**Goal of the exercise:** In the probability passage, reproduce the part that opens with "This probability value, 0.8, means" and closes with "and practical applications.", substituting "housing development" for "apartment complex".

— Start Passage given —

Understanding the sample space is crucial for calculating probabilities as it lays the foundation for determining the likelihood of specific events. By defining the sample space, you ensure that you have accounted for every possible outcome, making your calculations and resulting conclusions accurate. In this context, our sample space is 3000 families, from which we will calculate the probability of choosing one that paid income tax last year.

When calculating probability, the term 'successful outcomes' refers to the number of times the desired event occurs within the sample space. It's important to first understand what constitutes a success in your scenario. In our exercise, a successful outcome is a family that did pay income tax last year.
This topic is easy to comprehend with a simple subtraction: if 600 families did not pay, then the remaining families in the total of 3000 must have paid. This calculation is:

• Total number of families: 3000
• Families not paying tax: 600
• Successful outcomes (families paying tax): 3000 - 600 = 2400

Recognizing these successful outcomes allows you to apply probability formulas effectively. It provides direct insight into the event whose likelihood you are interested in determining.

The probability formula is a fundamental tool in evaluating how likely an event is to occur. In simple terms, the probability of an event is calculated by dividing the number of successful outcomes by the total number of possible outcomes in the sample space.
The formula is expressed as:

• Probability of Event (E) = \( \frac{\text{Number of Successful Outcomes}}{\text{Total Number of Outcomes}} \)

Applying this formula to our exercise:

• Number of successful outcomes: 2400
• Total number of outcomes: 3000
• Probability that a randomly selected family paid income tax = \( \frac{2400}{3000} = 0.8 \)

This probability value, 0.8, means that there is an 80% chance that a randomly chosen family from the apartment complex paid their income tax last year. By understanding and applying the probability formula, you can quantify the uncertainty of various events, which is invaluable across many fields of study and practical applications.

— End Passage given —
— Start Data excerpts —

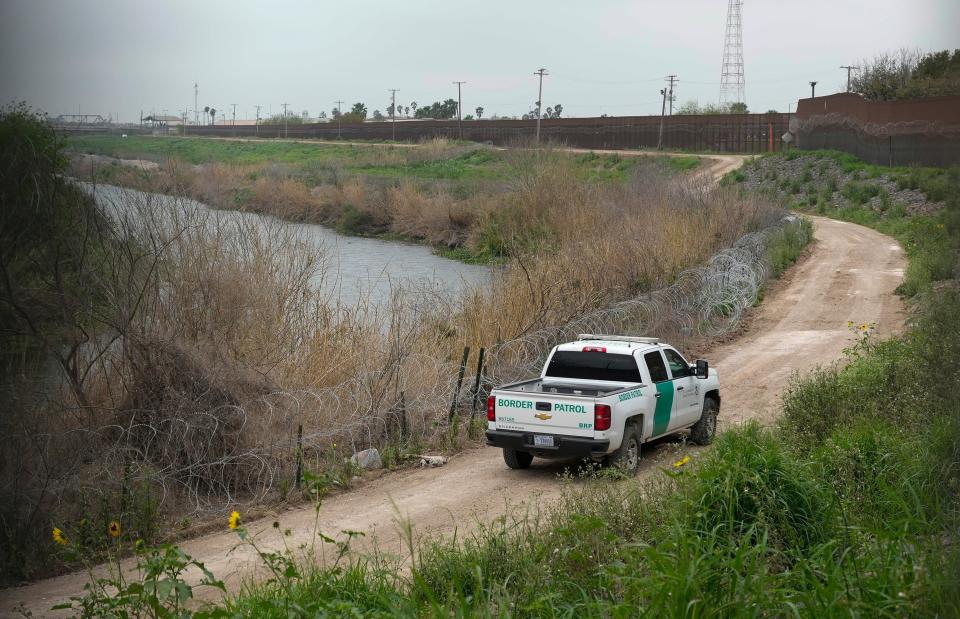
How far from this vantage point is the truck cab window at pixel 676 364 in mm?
14803

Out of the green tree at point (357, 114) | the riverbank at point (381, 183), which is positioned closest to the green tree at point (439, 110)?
the green tree at point (357, 114)

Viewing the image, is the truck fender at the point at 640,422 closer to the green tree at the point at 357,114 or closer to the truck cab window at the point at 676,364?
the truck cab window at the point at 676,364

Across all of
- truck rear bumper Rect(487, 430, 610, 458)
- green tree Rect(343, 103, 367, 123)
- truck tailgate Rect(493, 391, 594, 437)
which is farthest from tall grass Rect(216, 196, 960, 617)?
green tree Rect(343, 103, 367, 123)

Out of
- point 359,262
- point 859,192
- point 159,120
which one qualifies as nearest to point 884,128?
point 859,192

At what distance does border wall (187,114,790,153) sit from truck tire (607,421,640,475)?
62.4 meters

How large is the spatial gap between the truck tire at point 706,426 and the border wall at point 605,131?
60.7 meters

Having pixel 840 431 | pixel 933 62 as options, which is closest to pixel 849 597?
pixel 840 431

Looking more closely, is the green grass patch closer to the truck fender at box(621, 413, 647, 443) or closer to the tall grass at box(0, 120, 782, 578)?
the tall grass at box(0, 120, 782, 578)

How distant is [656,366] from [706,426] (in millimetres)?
1937

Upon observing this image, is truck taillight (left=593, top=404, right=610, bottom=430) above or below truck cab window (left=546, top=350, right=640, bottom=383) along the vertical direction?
below

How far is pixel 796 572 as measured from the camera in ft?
21.5

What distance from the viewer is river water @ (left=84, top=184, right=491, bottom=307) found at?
1749cm

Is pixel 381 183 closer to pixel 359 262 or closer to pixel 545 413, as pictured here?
pixel 359 262

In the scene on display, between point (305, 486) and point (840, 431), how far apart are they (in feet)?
22.6
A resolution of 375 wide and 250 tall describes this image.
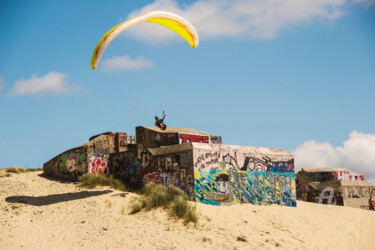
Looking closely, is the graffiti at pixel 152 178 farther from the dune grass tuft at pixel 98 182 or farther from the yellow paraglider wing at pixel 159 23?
the yellow paraglider wing at pixel 159 23

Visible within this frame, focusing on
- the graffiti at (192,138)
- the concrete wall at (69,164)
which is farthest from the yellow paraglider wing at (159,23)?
the concrete wall at (69,164)

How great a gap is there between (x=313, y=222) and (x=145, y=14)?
16.7 meters

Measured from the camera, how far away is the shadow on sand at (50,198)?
848 inches

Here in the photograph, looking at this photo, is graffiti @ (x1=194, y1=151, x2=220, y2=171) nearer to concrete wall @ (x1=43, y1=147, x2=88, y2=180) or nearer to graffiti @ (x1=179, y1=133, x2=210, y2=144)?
graffiti @ (x1=179, y1=133, x2=210, y2=144)

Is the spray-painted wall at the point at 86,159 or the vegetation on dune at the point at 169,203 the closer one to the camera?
the vegetation on dune at the point at 169,203

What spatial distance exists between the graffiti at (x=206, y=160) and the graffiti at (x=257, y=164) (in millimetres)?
2662

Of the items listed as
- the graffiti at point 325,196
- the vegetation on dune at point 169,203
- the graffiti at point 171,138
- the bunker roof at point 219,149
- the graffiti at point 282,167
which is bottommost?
the graffiti at point 325,196

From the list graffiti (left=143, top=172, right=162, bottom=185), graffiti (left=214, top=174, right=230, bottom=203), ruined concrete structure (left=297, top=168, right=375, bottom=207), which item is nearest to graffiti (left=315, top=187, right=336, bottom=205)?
ruined concrete structure (left=297, top=168, right=375, bottom=207)

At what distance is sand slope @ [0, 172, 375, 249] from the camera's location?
16.9m

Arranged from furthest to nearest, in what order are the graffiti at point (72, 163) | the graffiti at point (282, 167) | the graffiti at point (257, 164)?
1. the graffiti at point (282, 167)
2. the graffiti at point (72, 163)
3. the graffiti at point (257, 164)

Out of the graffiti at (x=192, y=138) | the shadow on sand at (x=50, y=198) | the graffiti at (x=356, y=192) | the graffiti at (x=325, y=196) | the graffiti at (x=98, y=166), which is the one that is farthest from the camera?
the graffiti at (x=325, y=196)

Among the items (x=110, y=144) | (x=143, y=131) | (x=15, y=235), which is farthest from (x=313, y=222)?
(x=15, y=235)

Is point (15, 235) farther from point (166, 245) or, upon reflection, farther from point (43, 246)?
point (166, 245)

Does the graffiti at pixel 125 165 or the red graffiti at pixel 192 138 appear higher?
the red graffiti at pixel 192 138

— End Data excerpts —

**Solution:**
This probability value, 0.8, means that there is an 80% chance that a randomly chosen family from the housing development paid their income tax last year. By understanding and applying the probability formula, you can quantify the uncertainty of various events, which is invaluable across many fields of study and practical applications.